Test updating only begun...

Diff Detail

Event Timeline

jonpa created this revision.Feb 26 2021, 6:19 PM
jonpa requested review of this revision.Feb 26 2021, 6:19 PM
Herald added a project: Restricted Project. · View Herald TranscriptFeb 26 2021, 6:19 PM

CmpVal: Should not need a LL[HC]R, as it should already be zero-extended also in the case of a non-constant, or?

Not necessarily. Our ABI does require that "char" and "short" parameters and return values are extended, but that can be either a zero- or a sign-extension depending on the type. Also, this is implemented via the zeroext/signext type attributes on the parameters in code generated by clang; with LLVM IR generated elsewhere (like in those test cases!), we may get a plain i8 or i16 that is not extended. And of course if the i8 or i16 in question is not a function parameter but the result of some intermediate computation, it is not guaranteed to be extended anyway.

So in short, yes, the CmpVal may have to be extended. However, it is probably worthwhile to detect those (common) cases where it already *is* extended to avoid redundant effort. This is hard(er) to do at the MI level, so I think the extension is best done in SystemZTargetLowering::lowerATOMIC_CMP_SWAP at the SelectionDAG level before emitting the ATOMIC_CMP_SWAPW MI instruction.

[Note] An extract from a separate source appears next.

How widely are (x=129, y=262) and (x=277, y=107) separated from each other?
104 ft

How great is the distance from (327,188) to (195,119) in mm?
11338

As an aside, it seems the code does now require one extra register. It might be worthwhile to avoid this by rearranging the statements a bit:

//  LoopMBB:
//   %OldVal        = phi [ %OrigOldVal, EntryBB ], [ %RetryOldVal, SetMBB ]
//   %SwapVal       = phi [ %OrigSwapVal, EntryBB ], [ %RetrySwapVal, SetMBB ]
//   %Dest          = RLL %OldVal, BitSize(%BitShift)
//                      ^^ The low BitSize bits contain the field
//                         of interest.
//   %RetrySwapVal = RISBG32 %SwapVal, %Dest, 32, 63-BitSize, 0
//                      ^^ Replace the upper 32-BitSize bits of the
//                         swap value with those that we loaded and rotated.
//   %Dest    = LL[CH] %Dest
//   CR %Dest, %CmpVal

//  SetMBB:
//   %StoreVal     = RLL %RetrySwapVal, -BitSize(%NegBitShift)
//                      ^^ Rotate the new field to its proper position.
//   %RetryOldVal  = CS %OldVal, %StoreVal, Disp(%Base)
//   JNE LoopMBB

As an added bonus, this would make Dest already zero-extended, so it might be possible to avoid any extra zero-extension on the result (by adding an AssertZExt ISD node after the ATOMIC_SWAP_CMPW).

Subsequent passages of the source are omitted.